##### Document section

Ladies and Gentlemen:

In the course of my CFD work, I've come upon a problem which at first seems nearly trivial, but which, I'm embarassed to say, I haven't solved. Perhaps someone can help.

- Consider two line segments of known length.

- They are connected together, non-parallel, and the angle they form is known.

- Now without disturbing their geometry, consider those two segments as two adjacent, connected chords of a circle.

What is the radius of the circle which circumscribes the two segments as valid chords?

Thanks in advance.

if one side has length a and the second has length c, and the line connecting the two extremes (to make a triangle) has length b, then the radius R of the circle is

R = a.b.c / (4.D)

where D = sqrt( s.(s-a).(s-b).(s-c) )

and s = ( a + b + c ) /2

adrin

Thank you for replying:

In my problem, we don't know the length b. But we do know the angle, phi, that is formed by the vertex of the two line segments.

##########
##### Dataset content

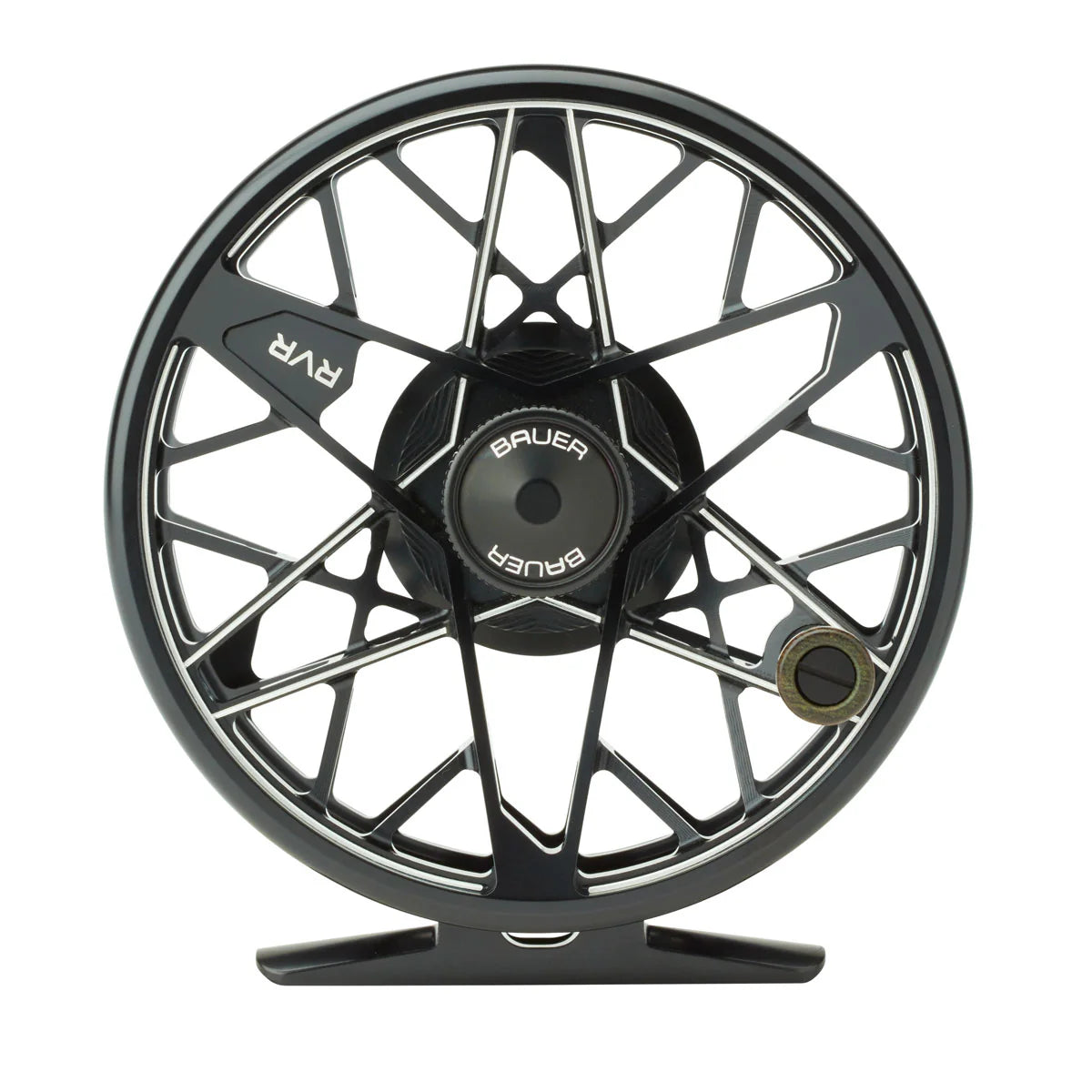 Bauer RVR Euro Nymph Fly Reel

##########

[What needs to be done]:
Supply the next part of the forum thread on the radius of a circle through two connected chords, starting after its final sentence. The lines after the thread play no part in this exercise.

[Answer to this problem]:
Any ideas?

Rich

If you know the end points of the two line segments a and c, then you know the length b, regardless of the angle, do you not?

The length c, for known lengths a and b, and the angle C between them is given by the law of cosines:

c^2 = a^2 + b^2 - 2.a.b.Cos(C)

adrin

We don't know the endpoints. We only know the lengths of the two line segments and the included angle.

Rich

Ah, thanks!

i need trigonometry puzzles for my project in mathIV. . . please give me a trigonometry puzzles. . .